L’administration Trump a annoncé vendredi un accord avec le gouvernement vénézuélien pour développer une grande partie des réserves pétrolières du Venezuela.
Sur Truth Social, le président Trump l’a qualifié de « plus gros accord pétrolier au monde ». Mais les experts en énergie estiment qu’il existe de nombreuses raisons d’être sceptique.
« La première réaction est donc : ‘wow, c’est fou' », explique Paasha Mahdavi, professeur agrégé de sciences politiques à l’UC Santa Barbara qui étudie l’industrie pétrolière. « Mais ensuite, vous examinez la question et vous vous dites : ‘Eh bien, cela ne fera peut-être rien.' »
Voici ce que vous devez savoir sur l’accord.
Les États-Unis n’ont pas de compagnie pétrolière nationale, ce qui soulève des questions sur son fonctionnement.
L’idée que le gouvernement américain devienne actionnaire de cette coentreprise est « extrêmement inhabituelle », déclare Francisco Monaldi, directeur du programme énergétique pour l’Amérique latine au Centre d’études énergétiques de l’Université Rice.
Contrairement à Saudi Aramco en Arabie saoudite ou à Pemex au Mexique, les États-Unis ne possèdent pas de compagnie pétrolière nationale.

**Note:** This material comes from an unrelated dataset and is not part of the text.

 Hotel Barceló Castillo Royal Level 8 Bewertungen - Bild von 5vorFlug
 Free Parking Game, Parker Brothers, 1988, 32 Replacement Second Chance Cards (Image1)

« Nous n’avons aucune capacité opérationnelle propre au gouvernement dans le secteur pétrolier et gazier », déclare Gerald Kepes, président de Competitive Energy Strategies, un cabinet de conseil en énergie à Washington, DC. « La question est de savoir qui va opérer sur le terrain ? »
Une entreprise privée vénézuélienne est impliquée dans l’accord, selon le responsable américain qui n’était pas autorisé à s’exprimer publiquement. On ne sait toujours pas comment ce partenariat fonctionnera.
Les compagnies pétrolières américaines ne voudront peut-être pas s’impliquer
D’autres investisseurs de compagnies pétrolières américaines pourraient vouloir prendre une partie de la participation du gouvernement américain dans cette coentreprise. Mais l’accord pourrait ne pas plaire aux investisseurs internationaux.
« On ne sait pas clairement qui se précipitera pour saisir cette opportunité », dit Mahdavi.
Trump a annoncé que les États-Unis prendraient leur participation dans le pétrole vénézuélien « au prix coûtant », ce qui signifie que les États-Unis obtiendraient ce pétrole au prix de revient, plus une certaine marge définie. Mais les marchés pétroliers peuvent être très volatils. Lorsque les prix du pétrole sont très élevés, les compagnies pétrolières peuvent réaliser des bénéfices excédentaires considérables.
Ce type d’accord « au prix coûtant » peut priver les compagnies pétrolières de leur capacité à gagner beaucoup d’argent, dit Mahdavi.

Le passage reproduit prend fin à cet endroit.